Note: This discussion has been included in the list of Philosophy-related deletion discussions. Shellwood (talk) 20:57, 18 May 2021 (UTC)[reply]
The Mises Institute is the center of scholarly libertarian thought -- anything recently published in Libertarian philosophy is likely to be affiliated with them. I wouldn't expect JSTOR to adequately document recently published Libertarian philosophy journal articles, it's somewhat out of their scope. Mac Davis (talk) 02:16, 19 May 2021 (UTC)[reply]
JSTOR is a catalogue of academic journals so stating "I wouldn't expect JSTOR to adequately document . . . [recently published] Libertarian philosophy journal articles" isn't really a good argument. It doesn't actually help your case at all. The fact that it has no traction outside of the MISES institute means that it effectively isn't properly peer reviewed either. It should've been shopped around to people outside of the institute, and it should have been cited beyond the Mises to qualify as noteworthy here. In academic terms, this . . . Thought is in trouble from the get go. This is not to mention that the whole premise is a logical fallacy. The reason why it hasn't been taken up by any other institution or journal is because the premise is faulty, lacks falsifiability, and isn't worth consideration, not because it's libertarian. Any properly peer reviewed journal would send this paper back saying as much in a heart beat. I don't even know if it would hit the peer review process, because it's honestly that bad.
I think this combined with the fact that it's effectively just limited to the MISES institute echo chamber is grounds for deletion off Wikipedia.
2600:8803:5B00:3CE:ADCA:BDF4:8DFB:B5C0 (talk) 03:16, 19 May 2021 (UTC)[reply]
Weak keep - while this "theory" is, frankly, a lot of nonsense, and is deeply flawed on several different levels (from logical and ontological to semantical... it's simply a hot mess), it has been referenced or discussed by secondary sources (example), so I think the article just needs to be improved somewhat. BeŻet (talk) 12:04, 19 May 2021 (UTC)[reply]
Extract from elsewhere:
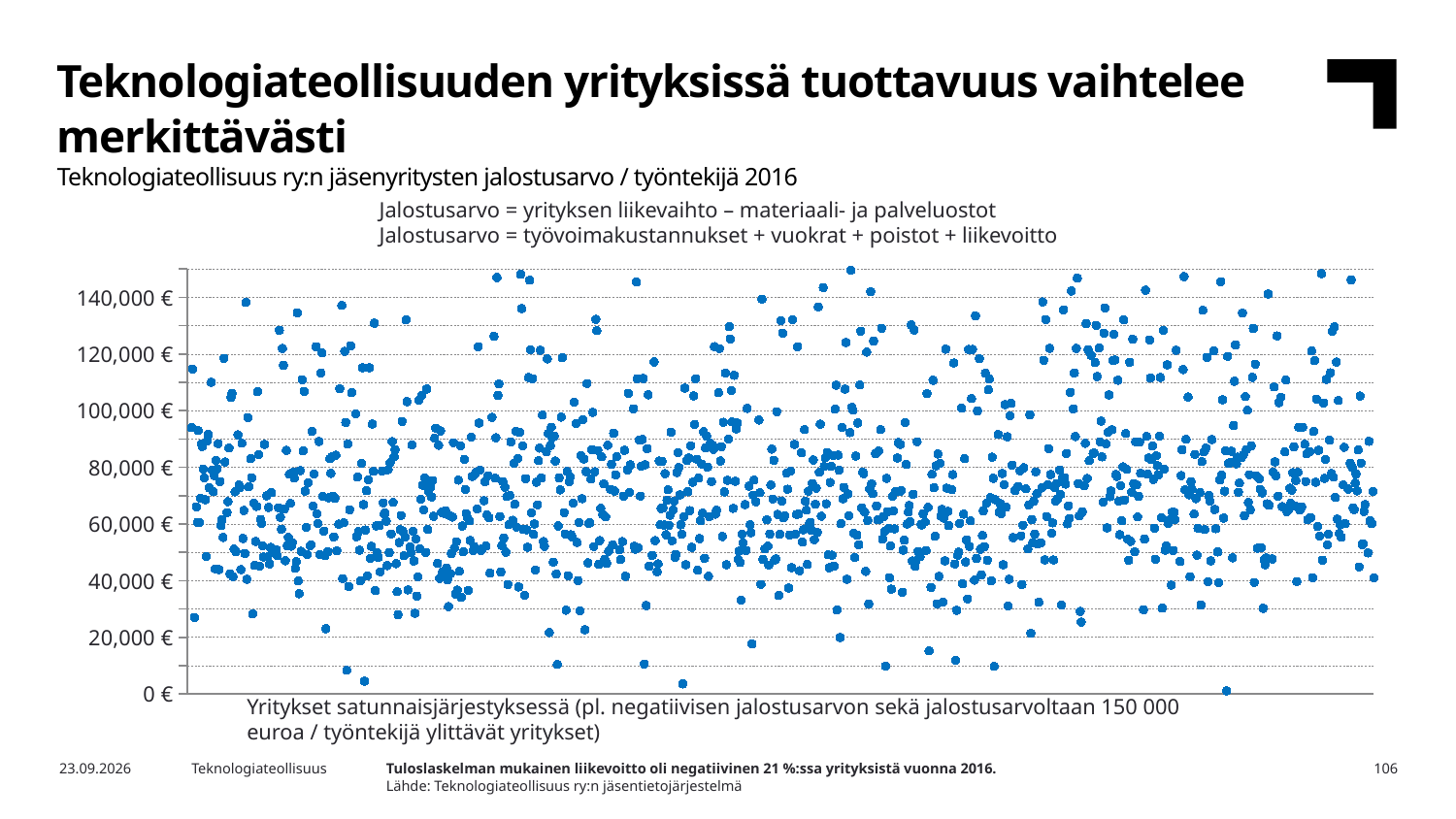
What is the highest value labelled on the vertical axis of the chart? 140,000 € What year's data does the chart show, according to its subtitle? 2016 Is the lowest plotted point greater or less than 20,000 €? less Are most of the plotted points above or below 100,000 € on the vertical axis? below Are there any plotted points above the 140,000 € gridline? yes What kind of chart is shown on the slide? scatter chart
Weak Keep: Article states: "Argumentation Ethics has received marginal attention from philosophers and logicians". If that is the case, we shouldn't have an article for a not notable idea. But is it true? A google-scholar-search yields 236 results, some of them though are not about the topic of the article (an example: [1]). So, I am mostly undecided, but slightly leaning towards Keep. Cinadon36 07:16, 21 May 2021 (UTC)[reply]
Less than half of these hits cite Hoppe: cf. 108nGSchol hits for hoppe "Argumentation ethics". — Charles Stewart (talk) 08:08, 31 May 2021 (UTC)[reply]
Relisted to generate a more thorough discussion and clearer consensus.
Please add new comments below this notice. Thanks, Natg 19 (talk) 01:27, 26 May 2021 (UTC)[reply]
  • Comment - The coverage seems adequate for the purposes of verifiability, but the idea seems only to have been taken up by one other person, Stephan Kinsella. I don't really get the idea from the article: justifying the existence of rights from the needs of rational agents was the big idea of Alan Gewirth in Reason and Morality, and Gewirth's student Roger Pilon attempted to apply Gewirth's theory to justify libertarianism in work published in 1979. What did Hoppe do that was new? If the coverage of the idea is overly Hoppe-centric, I'm inclined to merge what we have to our Hoppe article. — Charles Stewart (talk) 08:08, 31 May 2021 (UTC)[reply]
That s a valid point, merging might be more suitable. Cinadon36 09:07, 9 June 2021 (UTC)[reply]
Relisted to generate a more thorough discussion and clearer consensus.
Please add new comments below this notice. Thanks, TheChronium 17:15, 2 June 2021 (UTC)[reply]
The above discussion is preserved as an archive of the debate. Please do not modify it. Subsequent comments should be made on the appropriate discussion page (such as the article's talk page or in a deletion review). No further edits should be made to this page.